== ENTRIES PROVIDED ==
———

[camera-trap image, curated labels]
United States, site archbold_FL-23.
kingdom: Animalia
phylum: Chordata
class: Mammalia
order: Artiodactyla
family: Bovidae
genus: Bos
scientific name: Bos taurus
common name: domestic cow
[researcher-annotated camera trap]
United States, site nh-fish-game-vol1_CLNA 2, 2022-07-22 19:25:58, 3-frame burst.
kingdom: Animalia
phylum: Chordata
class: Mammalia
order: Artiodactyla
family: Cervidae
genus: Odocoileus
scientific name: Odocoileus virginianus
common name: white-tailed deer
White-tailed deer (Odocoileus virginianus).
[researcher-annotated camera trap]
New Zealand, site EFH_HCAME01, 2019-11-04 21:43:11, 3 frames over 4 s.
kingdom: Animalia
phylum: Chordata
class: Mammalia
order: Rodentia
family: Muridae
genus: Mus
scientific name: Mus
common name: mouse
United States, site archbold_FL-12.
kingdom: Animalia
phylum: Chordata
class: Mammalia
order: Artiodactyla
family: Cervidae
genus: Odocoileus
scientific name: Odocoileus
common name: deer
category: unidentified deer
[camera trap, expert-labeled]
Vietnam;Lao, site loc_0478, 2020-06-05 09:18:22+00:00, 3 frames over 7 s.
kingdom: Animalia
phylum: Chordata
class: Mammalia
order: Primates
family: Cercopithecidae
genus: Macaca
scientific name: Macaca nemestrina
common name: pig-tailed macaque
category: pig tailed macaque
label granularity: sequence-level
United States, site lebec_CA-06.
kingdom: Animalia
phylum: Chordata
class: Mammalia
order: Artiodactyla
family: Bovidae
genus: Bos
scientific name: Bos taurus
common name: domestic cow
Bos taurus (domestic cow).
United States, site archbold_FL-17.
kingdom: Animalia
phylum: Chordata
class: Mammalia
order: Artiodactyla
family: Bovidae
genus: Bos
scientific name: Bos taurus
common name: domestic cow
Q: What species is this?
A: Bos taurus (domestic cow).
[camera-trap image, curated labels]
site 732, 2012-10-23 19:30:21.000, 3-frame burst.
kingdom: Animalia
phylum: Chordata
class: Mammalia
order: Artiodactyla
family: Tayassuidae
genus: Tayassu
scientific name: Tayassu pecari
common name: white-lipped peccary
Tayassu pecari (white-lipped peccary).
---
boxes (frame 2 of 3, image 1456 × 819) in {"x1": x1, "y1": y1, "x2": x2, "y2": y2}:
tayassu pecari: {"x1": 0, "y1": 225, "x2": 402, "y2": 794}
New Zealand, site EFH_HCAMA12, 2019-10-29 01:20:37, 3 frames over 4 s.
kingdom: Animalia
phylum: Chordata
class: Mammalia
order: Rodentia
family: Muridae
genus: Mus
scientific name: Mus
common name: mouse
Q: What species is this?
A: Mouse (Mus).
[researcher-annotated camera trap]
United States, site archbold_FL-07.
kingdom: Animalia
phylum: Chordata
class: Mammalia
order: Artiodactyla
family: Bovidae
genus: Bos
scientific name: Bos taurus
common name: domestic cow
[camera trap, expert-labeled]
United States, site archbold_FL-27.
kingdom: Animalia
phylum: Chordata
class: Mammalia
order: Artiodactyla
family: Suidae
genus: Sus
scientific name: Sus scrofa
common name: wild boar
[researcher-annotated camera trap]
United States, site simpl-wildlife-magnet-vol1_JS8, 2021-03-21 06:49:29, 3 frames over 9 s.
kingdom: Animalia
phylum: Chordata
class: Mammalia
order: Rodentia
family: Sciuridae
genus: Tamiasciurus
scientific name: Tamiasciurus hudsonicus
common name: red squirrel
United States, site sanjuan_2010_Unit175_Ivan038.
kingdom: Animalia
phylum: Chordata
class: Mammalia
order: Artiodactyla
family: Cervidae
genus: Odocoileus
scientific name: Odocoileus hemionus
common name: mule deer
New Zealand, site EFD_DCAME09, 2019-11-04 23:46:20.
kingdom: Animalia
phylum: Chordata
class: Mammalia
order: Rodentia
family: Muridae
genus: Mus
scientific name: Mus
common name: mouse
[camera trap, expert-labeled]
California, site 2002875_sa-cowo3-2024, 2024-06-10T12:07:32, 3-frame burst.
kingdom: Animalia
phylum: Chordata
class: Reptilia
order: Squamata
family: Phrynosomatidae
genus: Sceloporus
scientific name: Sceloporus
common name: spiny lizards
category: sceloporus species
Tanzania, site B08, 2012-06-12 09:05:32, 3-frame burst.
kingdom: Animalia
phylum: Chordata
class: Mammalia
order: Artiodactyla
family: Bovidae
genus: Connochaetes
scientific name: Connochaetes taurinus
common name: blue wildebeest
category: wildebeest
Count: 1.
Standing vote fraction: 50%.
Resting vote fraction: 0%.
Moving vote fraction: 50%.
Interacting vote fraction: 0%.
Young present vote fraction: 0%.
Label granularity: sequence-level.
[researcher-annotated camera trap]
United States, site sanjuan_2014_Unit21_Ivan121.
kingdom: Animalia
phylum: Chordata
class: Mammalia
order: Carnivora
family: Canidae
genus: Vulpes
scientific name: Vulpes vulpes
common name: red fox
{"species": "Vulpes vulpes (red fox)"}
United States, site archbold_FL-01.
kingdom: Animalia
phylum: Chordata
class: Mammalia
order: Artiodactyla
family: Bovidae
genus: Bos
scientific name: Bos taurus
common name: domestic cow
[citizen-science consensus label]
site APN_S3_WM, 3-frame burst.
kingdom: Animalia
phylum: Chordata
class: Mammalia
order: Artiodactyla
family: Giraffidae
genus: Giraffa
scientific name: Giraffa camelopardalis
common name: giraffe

———

== ABOUT THIS EXERCISE ==
Nothing in the records may be altered; restate them word for word.

== RESULT ==
[camera-trap image, curated labels]
United States, site archbold_FL-23.
kingdom: Animalia
phylum: Chordata
class: Mammalia
order: Artiodactyla
family: Bovidae
genus: Bos
scientific name: Bos taurus
common name: domestic cow
[researcher-annotated camera trap]
United States, site nh-fish-game-vol1_CLNA 2, 2022-07-22 19:25:58, 3-frame burst.
kingdom: Animalia
phylum: Chordata
class: Mammalia
order: Artiodactyla
family: Cervidae
genus: Odocoileus
scientific name: Odocoileus virginianus
common name: white-tailed deer
White-tailed deer (Odocoileus virginianus).
[researcher-annotated camera trap]
New Zealand, site EFH_HCAME01, 2019-11-04 21:43:11, 3 frames over 4 s.
kingdom: Animalia
phylum: Chordata
class: Mammalia
order: Rodentia
family: Muridae
genus: Mus
scientific name: Mus
common name: mouse
United States, site archbold_FL-12.
kingdom: Animalia
phylum: Chordata
class: Mammalia
order: Artiodactyla
family: Cervidae
genus: Odocoileus
scientific name: Odocoileus
common name: deer
category: unidentified deer
[camera trap, expert-labeled]
Vietnam;Lao, site loc_0478, 2020-06-05 09:18:22+00:00, 3 frames over 7 s.
kingdom: Animalia
phylum: Chordata
class: Mammalia
order: Primates
family: Cercopithecidae
genus: Macaca
scientific name: Macaca nemestrina
common name: pig-tailed macaque
category: pig tailed macaque
label granularity: sequence-level
United States, site lebec_CA-06.
kingdom: Animalia
phylum: Chordata
class: Mammalia
order: Artiodactyla
family: Bovidae
genus: Bos
scientific name: Bos taurus
common name: domestic cow
Bos taurus (domestic cow).
United States, site archbold_FL-17.
kingdom: Animalia
phylum: Chordata
class: Mammalia
order: Artiodactyla
family: Bovidae
genus: Bos
scientific name: Bos taurus
common name: domestic cow
Q: What species is this?
A: Bos taurus (domestic cow).
[camera-trap image, curated labels]
site 732, 2012-10-23 19:30:21.000, 3-frame burst.
kingdom: Animalia
phylum: Chordata
class: Mammalia
order: Artiodactyla
family: Tayassuidae
genus: Tayassu
scientific name: Tayassu pecari
common name: white-lipped peccary
Tayassu pecari (white-lipped peccary).
---
boxes (frame 2 of 3, image 1456 × 819) in {"x1": x1, "y1": y1, "x2": x2, "y2": y2}:
tayassu pecari: {"x1": 0, "y1": 225, "x2": 402, "y2": 794}
New Zealand, site EFH_HCAMA12, 2019-10-29 01:20:37, 3 frames over 4 s.
kingdom: Animalia
phylum: Chordata
class: Mammalia
order: Rodentia
family: Muridae
genus: Mus
scientific name: Mus
common name: mouse
Q: What species is this?
A: Mouse (Mus).
[researcher-annotated camera trap]
United States, site archbold_FL-07.
kingdom: Animalia
phylum: Chordata
class: Mammalia
order: Artiodactyla
family: Bovidae
genus: Bos
scientific name: Bos taurus
common name: domestic cow
[camera trap, expert-labeled]
United States, site archbold_FL-27.
kingdom: Animalia
phylum: Chordata
class: Mammalia
order: Artiodactyla
family: Suidae
genus: Sus
scientific name: Sus scrofa
common name: wild boar
[researcher-annotated camera trap]
United States, site simpl-wildlife-magnet-vol1_JS8, 2021-03-21 06:49:29, 3 frames over 9 s.
kingdom: Animalia
phylum: Chordata
class: Mammalia
order: Rodentia
family: Sciuridae
genus: Tamiasciurus
scientific name: Tamiasciurus hudsonicus
common name: red squirrel
United States, site sanjuan_2010_Unit175_Ivan038.
kingdom: Animalia
phylum: Chordata
class: Mammalia
order: Artiodactyla
family: Cervidae
genus: Odocoileus
scientific name: Odocoileus hemionus
common name: mule deer
New Zealand, site EFD_DCAME09, 2019-11-04 23:46:20.
kingdom: Animalia
phylum: Chordata
class: Mammalia
order: Rodentia
family: Muridae
genus: Mus
scientific name: Mus
common name: mouse
[camera trap, expert-labeled]
California, site 2002875_sa-cowo3-2024, 2024-06-10T12:07:32, 3-frame burst.
kingdom: Animalia
phylum: Chordata
class: Reptilia
order: Squamata
family: Phrynosomatidae
genus: Sceloporus
scientific name: Sceloporus
common name: spiny lizards
category: sceloporus species
Tanzania, site B08, 2012-06-12 09:05:32, 3-frame burst.
kingdom: Animalia
phylum: Chordata
class: Mammalia
order: Artiodactyla
family: Bovidae
genus: Connochaetes
scientific name: Connochaetes taurinus
common name: blue wildebeest
category: wildebeest
Count: 1.
Standing vote fraction: 50%.
Resting vote fraction: 0%.
Moving vote fraction: 50%.
Interacting vote fraction: 0%.
Young present vote fraction: 0%.
Label granularity: sequence-level.
[researcher-annotated camera trap]
United States, site sanjuan_2014_Unit21_Ivan121.
kingdom: Animalia
phylum: Chordata
class: Mammalia
order: Carnivora
family: Canidae
genus: Vulpes
scientific name: Vulpes vulpes
common name: red fox
{"species": "Vulpes vulpes (red fox)"}
United States, site archbold_FL-01.
kingdom: Animalia
phylum: Chordata
class: Mammalia
order: Artiodactyla
family: Bovidae
genus: Bos
scientific name: Bos taurus
common name: domestic cow
[citizen-science consensus label]
site APN_S3_WM, 3-frame burst.
kingdom: Animalia
phylum: Chordata
class: Mammalia
order: Artiodactyla
family: Giraffidae
genus: Giraffa
scientific name: Giraffa camelopardalis
common name: giraffe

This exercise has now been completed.